Ugandan president Yoweri Museveni (Photo by BADRU KATUMBA/AFP via Getty Images)

By: Shubham Ghosh

UGANDAN president Yoweri Museveni has hailed the contributions of the South Asian community, especially the Indian diaspora, to the country’s economy despite their struggles following their mass expulsion in 1972.

The 79-year-old, who hosted the 19th Summit of the Non-Aligned Movement (NAM) in Kampala from January 15-20, spoke about the mistakes committed by former military ruler Idi Amin who forced Asians, a majority of them Indians, settled in Uganda to leave the country.

Uganda, which was admitted to the membership of the NAM at the second summit of heads of state and government held in 1964 in Cairo, was headed by Amin as the third president of Uganda from 1971 to 1979.

“NAM countries also make mistakes like in Uganda.
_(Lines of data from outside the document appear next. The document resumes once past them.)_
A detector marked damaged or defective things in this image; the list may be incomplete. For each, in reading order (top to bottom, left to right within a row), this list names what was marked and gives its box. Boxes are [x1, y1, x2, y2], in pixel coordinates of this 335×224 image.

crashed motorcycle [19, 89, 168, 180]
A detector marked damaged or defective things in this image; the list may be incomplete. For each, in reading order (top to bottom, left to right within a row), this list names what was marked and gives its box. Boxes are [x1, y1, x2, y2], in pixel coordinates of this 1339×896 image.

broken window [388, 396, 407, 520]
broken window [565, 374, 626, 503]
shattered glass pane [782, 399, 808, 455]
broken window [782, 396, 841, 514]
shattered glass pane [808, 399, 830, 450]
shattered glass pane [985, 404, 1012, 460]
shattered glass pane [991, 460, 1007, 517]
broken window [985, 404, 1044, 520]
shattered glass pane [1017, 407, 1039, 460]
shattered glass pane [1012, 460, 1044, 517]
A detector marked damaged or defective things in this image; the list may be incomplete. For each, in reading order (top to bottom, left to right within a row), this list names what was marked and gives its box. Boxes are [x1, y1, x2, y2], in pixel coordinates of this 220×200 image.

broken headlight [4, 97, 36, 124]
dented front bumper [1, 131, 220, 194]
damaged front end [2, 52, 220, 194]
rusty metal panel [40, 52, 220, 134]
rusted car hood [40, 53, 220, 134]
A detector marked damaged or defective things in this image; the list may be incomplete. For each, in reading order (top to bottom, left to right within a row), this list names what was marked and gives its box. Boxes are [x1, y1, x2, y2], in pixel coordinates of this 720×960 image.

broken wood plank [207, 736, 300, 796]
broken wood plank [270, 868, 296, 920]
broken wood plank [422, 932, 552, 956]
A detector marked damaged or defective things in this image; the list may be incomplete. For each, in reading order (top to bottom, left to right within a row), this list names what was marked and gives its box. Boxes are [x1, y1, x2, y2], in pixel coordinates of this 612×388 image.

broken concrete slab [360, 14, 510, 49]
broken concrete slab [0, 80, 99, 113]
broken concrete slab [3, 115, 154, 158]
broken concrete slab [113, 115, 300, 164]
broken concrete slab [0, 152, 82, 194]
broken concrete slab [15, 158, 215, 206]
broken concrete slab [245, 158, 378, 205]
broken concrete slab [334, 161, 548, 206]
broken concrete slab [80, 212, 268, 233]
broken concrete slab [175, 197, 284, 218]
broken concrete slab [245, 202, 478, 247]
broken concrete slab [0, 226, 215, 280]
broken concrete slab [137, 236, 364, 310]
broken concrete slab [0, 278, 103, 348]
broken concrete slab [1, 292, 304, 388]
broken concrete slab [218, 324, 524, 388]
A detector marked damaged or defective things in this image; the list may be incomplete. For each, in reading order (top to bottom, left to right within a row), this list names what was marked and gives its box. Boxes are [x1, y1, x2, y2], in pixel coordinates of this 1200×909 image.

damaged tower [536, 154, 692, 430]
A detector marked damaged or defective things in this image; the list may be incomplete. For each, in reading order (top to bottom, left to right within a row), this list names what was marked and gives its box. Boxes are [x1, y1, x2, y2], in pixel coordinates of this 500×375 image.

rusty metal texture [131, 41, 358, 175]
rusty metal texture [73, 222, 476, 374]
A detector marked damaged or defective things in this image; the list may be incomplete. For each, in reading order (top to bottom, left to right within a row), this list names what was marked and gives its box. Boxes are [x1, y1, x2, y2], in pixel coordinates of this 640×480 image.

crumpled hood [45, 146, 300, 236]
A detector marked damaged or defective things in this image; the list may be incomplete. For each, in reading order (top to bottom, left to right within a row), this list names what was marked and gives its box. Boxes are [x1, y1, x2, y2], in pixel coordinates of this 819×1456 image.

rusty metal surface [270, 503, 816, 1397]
Then we had a man called Idi Amin,” Museveni, who has been serving as the president since 1986, said at the NAM summit.

Read: Sculpture installed in Leicester to commemorate arrival of Ugandan Asians

“In a very short time, he expelled our Asians, …especially (the people from) India and Pakistan,” Museveni said, adding, “You had a leader over a NAM country undermining his own economy.”

He said these Indian-origin people had invested in sugar, hotels and steel production.

Read: The Ugandan Asian Expulsion: Role of the Aga Khan family in creating ‘Alternative Pathways to Resettlement’

After they were forced to leave Uganda, a large, prosperous community of Ugandan Asians found themselves scattered across the globe, many having lost the businesses they had spent years working on.

The president lamented the missed opportunities for growth and development during that period.

Museveni also spoke about the steps taken by the Ugandan government to rectify the problems created by the Amin regime.

When “we came into government, we gave back the properties of our Asian citizens and non-citizens that Amin had taken from them,” he said.

Since their return to the country in the 1980s and 1990s, Asians from the Indian subcontinent have once again become a pillar of the country’s economy.

“I was asking people how many factories have been built by our Indian returnees. They told me about the 900 factories that they had built since they came back.” During the summit, he acknowledged the role of India in the formation of the NAM.